## Assignment:
List every kind of loop that the sentences of the forum thread below about loop conditions name, leaving out the code sample.

[[ Excerpt to read, beginning ]]

Also, in general I like to avoid these kind of loops in favour of the more readable foreach style loops.
I prefer to use #2, only because I try not to extend the meaning of i outside of the for loop. If I were tracking a variable like that, I would create an additional test. Some may say this is redundant or inefficient, but it reminds the reader of my intent: At this point, i must equal N
#timyates - I agree one shouldn't rely on side-effects
I think you stated very well the difference between the two. I do have the following comments, though:
This is not "language-agnostic", I can see your examples are in C++ but there
are languages where you are not allowed to modify the loop variable inside the
loop and others that don't guarantee that the value of the index is usable after
the loop (and some do both).
You have declared the i
index within the for so I would not bet on the value of i after the loop.
The examples are a little bit misleading as they implictly assume that for is
a definite loop. In reality it is just a more convenient way of writing:
// version 1
{ int i = 0;
while (i != N) {
...
++i;
}
}
Note how i is undefined after the block.
If a programmer knew all of the above would not make general assumption of the value of i and would be wise enough to choose i<N as the ending conditions, to ensure that the the exit condition will be eventually met.

[[ Excerpt to read, end ]]
[[ Data segment, beginning ]]

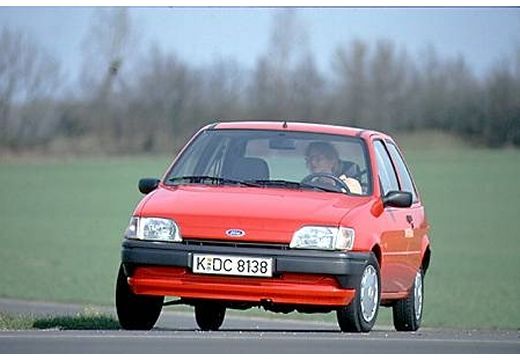 FORD Fiesta II hatchback czerwony jasny przedni lewy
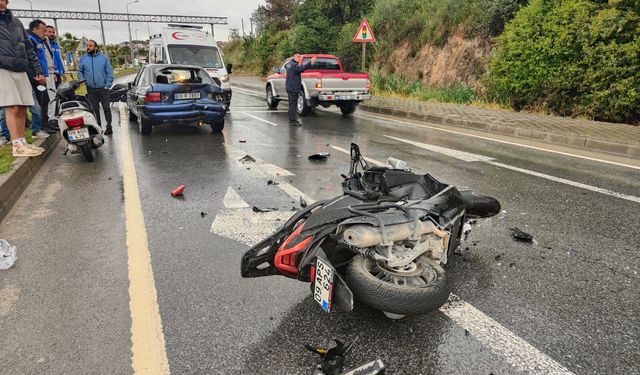 Aydın'da motosiklet sürücüsü yaşam savaşı veriyor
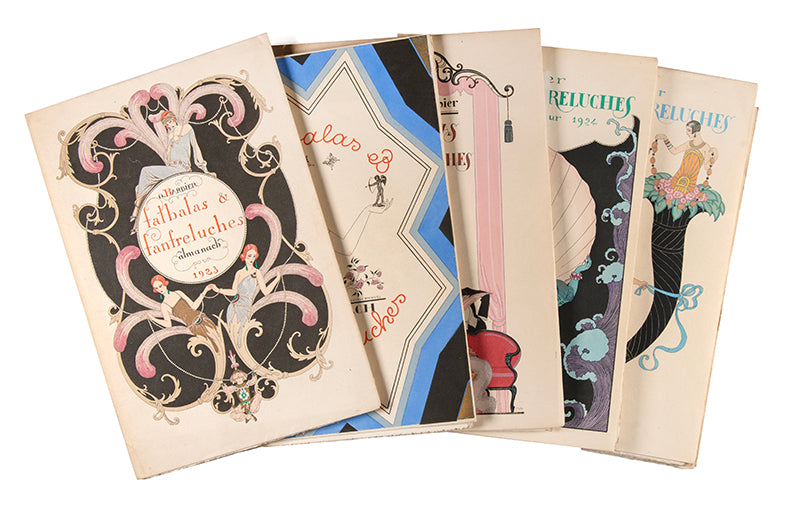 A complete set of the exquisite series Falbalas et Fanfreluches by George Barbier.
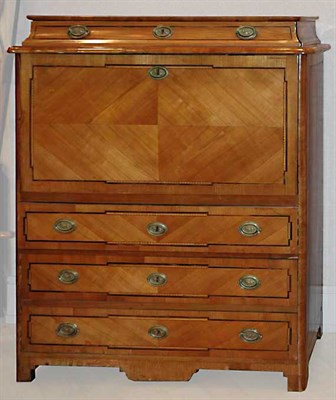 Lot 1403 - Biedermeier Fruitwood Fall Front Secretaire a...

[[ Data segment, end ]]

## Response:
- foreach style loops
- for loop
- definite loop